Questions about scene geometry:
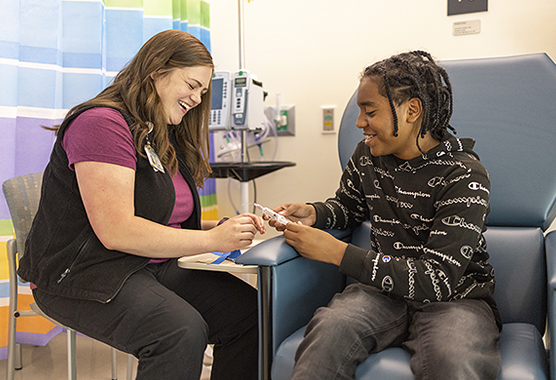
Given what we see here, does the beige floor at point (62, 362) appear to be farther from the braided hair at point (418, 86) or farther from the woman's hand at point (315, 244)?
the braided hair at point (418, 86)

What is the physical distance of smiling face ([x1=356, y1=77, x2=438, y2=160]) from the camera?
4.25 ft

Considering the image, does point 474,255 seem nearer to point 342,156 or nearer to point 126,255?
point 342,156

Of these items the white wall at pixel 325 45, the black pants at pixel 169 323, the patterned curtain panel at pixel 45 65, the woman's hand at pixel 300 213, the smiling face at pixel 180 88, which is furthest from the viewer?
the white wall at pixel 325 45

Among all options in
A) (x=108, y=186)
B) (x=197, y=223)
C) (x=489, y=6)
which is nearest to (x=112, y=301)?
(x=108, y=186)

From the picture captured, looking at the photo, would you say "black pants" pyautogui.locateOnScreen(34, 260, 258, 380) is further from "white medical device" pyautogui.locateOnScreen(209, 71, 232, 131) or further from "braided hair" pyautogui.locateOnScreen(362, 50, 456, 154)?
"white medical device" pyautogui.locateOnScreen(209, 71, 232, 131)

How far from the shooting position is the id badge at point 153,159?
4.17ft

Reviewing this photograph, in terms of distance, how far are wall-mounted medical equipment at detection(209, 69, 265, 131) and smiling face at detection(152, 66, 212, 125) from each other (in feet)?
2.09

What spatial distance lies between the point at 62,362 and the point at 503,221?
5.73 ft

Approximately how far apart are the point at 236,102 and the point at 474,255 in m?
1.18

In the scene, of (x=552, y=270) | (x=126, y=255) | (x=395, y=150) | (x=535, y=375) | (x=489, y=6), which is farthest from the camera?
(x=489, y=6)

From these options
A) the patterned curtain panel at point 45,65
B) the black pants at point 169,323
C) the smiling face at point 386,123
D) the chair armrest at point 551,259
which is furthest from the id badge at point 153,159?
the chair armrest at point 551,259

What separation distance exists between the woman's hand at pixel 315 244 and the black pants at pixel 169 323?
0.92 ft

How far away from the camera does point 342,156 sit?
5.59 feet

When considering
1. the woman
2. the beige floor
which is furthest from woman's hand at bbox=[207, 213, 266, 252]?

• _Task goal_
Rewrite all of the entries above, changing "black pants" to "dark trousers" wherever it appears and keeping everything else the same. Leave out the pictures.

• _Complete response_
Given what we see here, does the beige floor at point (62, 362) appear to be farther from the braided hair at point (418, 86) or farther from the woman's hand at point (315, 244)?
the braided hair at point (418, 86)

What is the physical distance of smiling face ([x1=356, y1=77, x2=438, y2=160]) from the camera?
4.25 ft

Considering the image, does point 474,255 seem nearer to point 342,156 or nearer to point 126,255?
point 342,156

Of these items the white wall at pixel 325 45, the dark trousers at pixel 169 323, the patterned curtain panel at pixel 45 65, the woman's hand at pixel 300 213, the smiling face at pixel 180 88, which is furthest from the viewer?
the white wall at pixel 325 45

Among all options in
A) (x=108, y=186)
B) (x=197, y=223)
C) (x=489, y=6)
which is nearest to (x=112, y=301)?
(x=108, y=186)

From the picture captured, looking at the photo, would you say "dark trousers" pyautogui.locateOnScreen(34, 260, 258, 380) is further from "white medical device" pyautogui.locateOnScreen(209, 71, 232, 131) or further from "braided hair" pyautogui.locateOnScreen(362, 50, 456, 154)?
"white medical device" pyautogui.locateOnScreen(209, 71, 232, 131)

How far from the shooting position is the id badge at point 153,159?
4.17ft

Reviewing this photograph, in terms of distance, how far are wall-mounted medical equipment at detection(209, 69, 265, 131) and smiling face at detection(152, 66, 212, 125) from each other (in feet)?
2.09

What spatial distance lies between the point at 62,362 and the point at 503,221?
5.73 ft

Approximately how far apart are the point at 236,102 and the point at 474,255 in m?
1.18

In the scene, of (x=552, y=270) | (x=126, y=255) | (x=395, y=150) | (x=535, y=375) | (x=489, y=6), which is farthest from the camera?
(x=489, y=6)

From these options
A) the patterned curtain panel at point 45,65
B) the dark trousers at point 169,323
C) the smiling face at point 386,123
D) the chair armrest at point 551,259
which is furthest from the id badge at point 153,159?
the chair armrest at point 551,259

What separation distance exists between the woman's hand at pixel 315 244 and the dark trousers at pixel 169 323?
0.92 ft

How far away from the camera does point 342,156 sit?
5.59 feet

When considering
1. the woman
2. the beige floor
which is furthest from woman's hand at bbox=[207, 213, 266, 252]?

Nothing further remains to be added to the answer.